> _Data in this exercise_:

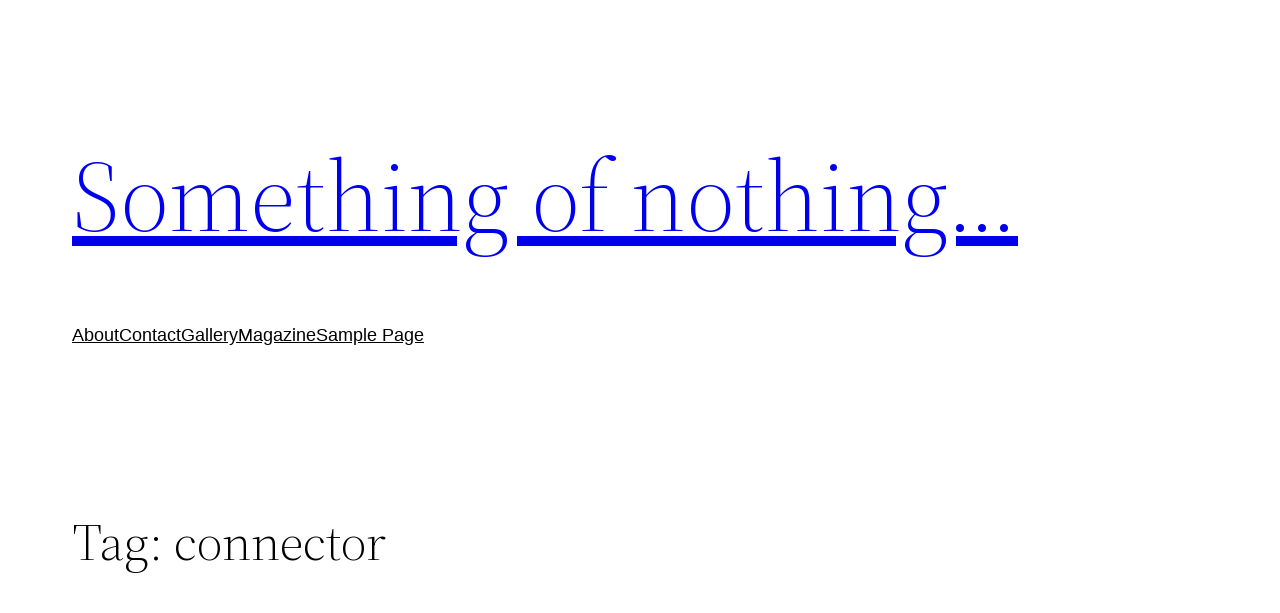

--- FILE ---
content_type: text/html; charset=utf-8
request_url: https://www.google.com/recaptcha/api2/aframe
body_size: 268
content:
<!DOCTYPE HTML><html><head><meta http-equiv="content-type" content="text/html; charset=UTF-8"></head><body><script nonce="vtu_o__GQ3AKXX9IIwmFNg">/** Anti-fraud and anti-abuse applications only. See google.com/recaptcha */ try{var clients={'sodar':'https://pagead2.googlesyndication.com/pagead/sodar?'};window.addEventListener("message",function(a){try{if(a.source===window.parent){var b=JSON.parse(a.data);var c=clients[b['id']];if(c){var d=document.createElement('img');d.src=c+b['params']+'&rc='+(localStorage.getItem("rc::a")?sessionStorage.getItem("rc::b"):"");window.document.body.appendChild(d);sessionStorage.setItem("rc::e",parseInt(sessionStorage.getItem("rc::e")||0)+1);localStorage.setItem("rc::h",'1768703148120');}}}catch(b){}});window.parent.postMessage("_grecaptcha_ready", "*");}catch(b){}</script></body></html>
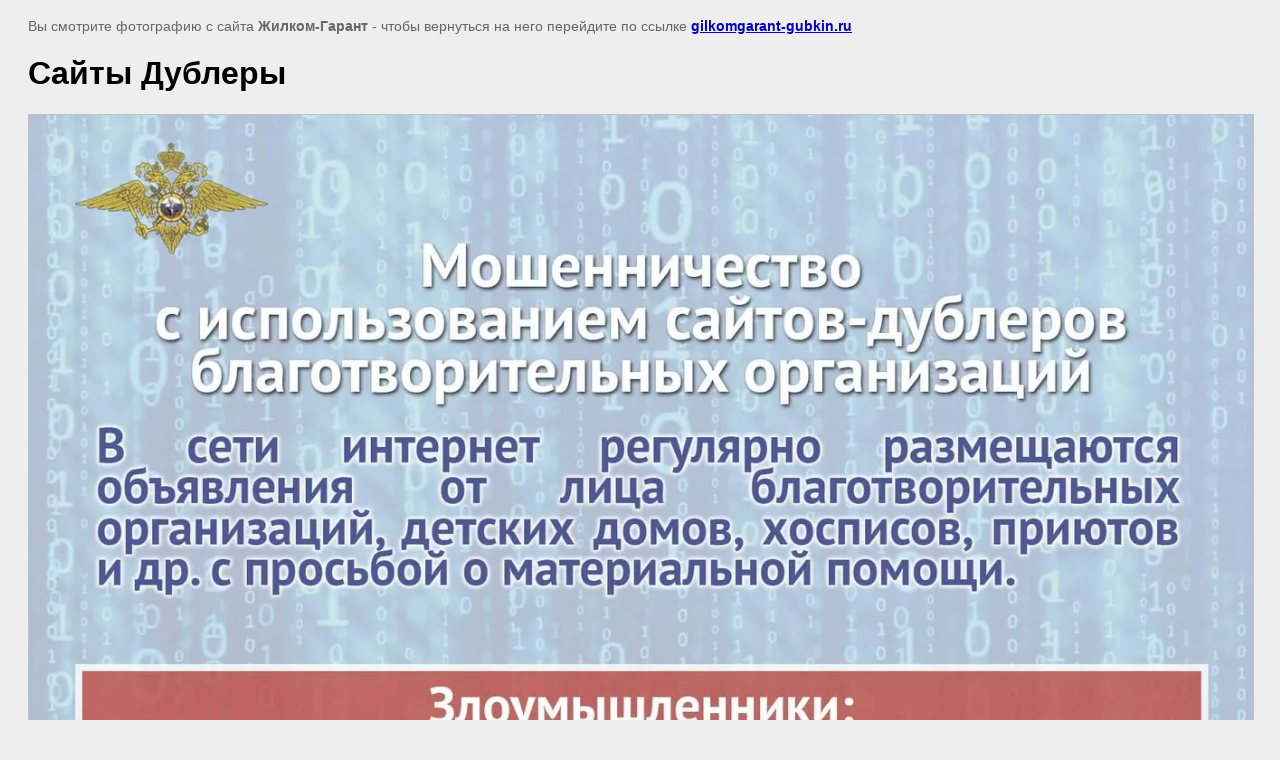

--- FILE ---
content_type: text/javascript
request_url: http://counter.megagroup.ru/f90819041ab558a829f441668409da7f.js?r=&s=1280*720*24&u=http%3A%2F%2Fgilkomgarant-gubkin.ru%2Fgallery%2Fimage%2Fsajty-dublery&t=%D0%A1%D0%B0%D0%B9%D1%82%D1%8B%20%D0%94%D1%83%D0%B1%D0%BB%D0%B5%D1%80%D1%8B%20%7C%20%D0%A4%D0%BE%D1%82%D0%BE%D0%B3%D0%B0%D0%BB%D0%B5%D1%80%D0%B5%D1%8F&fv=0,0&en=1&rld=0&fr=0&callback=_sntnl1768990434467&1768990434467
body_size: 198
content:
//:1
_sntnl1768990434467({date:"Wed, 21 Jan 2026 10:13:54 GMT", res:"1"})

> _Description of the task_: Without copying any picture, repeat all of the entries exactly.

> _Final answer_:
--- FILE ---
content_type: text/html; charset=utf-8
request_url: https://www.google.com/recaptcha/api2/aframe
body_size: 268
content:
<!DOCTYPE HTML><html><head><meta http-equiv="content-type" content="text/html; charset=UTF-8"></head><body><script nonce="vtu_o__GQ3AKXX9IIwmFNg">/** Anti-fraud and anti-abuse applications only. See google.com/recaptcha */ try{var clients={'sodar':'https://pagead2.googlesyndication.com/pagead/sodar?'};window.addEventListener("message",function(a){try{if(a.source===window.parent){var b=JSON.parse(a.data);var c=clients[b['id']];if(c){var d=document.createElement('img');d.src=c+b['params']+'&rc='+(localStorage.getItem("rc::a")?sessionStorage.getItem("rc::b"):"");window.document.body.appendChild(d);sessionStorage.setItem("rc::e",parseInt(sessionStorage.getItem("rc::e")||0)+1);localStorage.setItem("rc::h",'1768703148120');}}}catch(b){}});window.parent.postMessage("_grecaptcha_ready", "*");}catch(b){}</script></body></html>

--- FILE ---
content_type: text/javascript
request_url: http://counter.megagroup.ru/f90819041ab558a829f441668409da7f.js?r=&s=1280*720*24&u=http%3A%2F%2Fgilkomgarant-gubkin.ru%2Fgallery%2Fimage%2Fsajty-dublery&t=%D0%A1%D0%B0%D0%B9%D1%82%D1%8B%20%D0%94%D1%83%D0%B1%D0%BB%D0%B5%D1%80%D1%8B%20%7C%20%D0%A4%D0%BE%D1%82%D0%BE%D0%B3%D0%B0%D0%BB%D0%B5%D1%80%D0%B5%D1%8F&fv=0,0&en=1&rld=0&fr=0&callback=_sntnl1768990434467&1768990434467
body_size: 198
content:
//:1
_sntnl1768990434467({date:"Wed, 21 Jan 2026 10:13:54 GMT", res:"1"})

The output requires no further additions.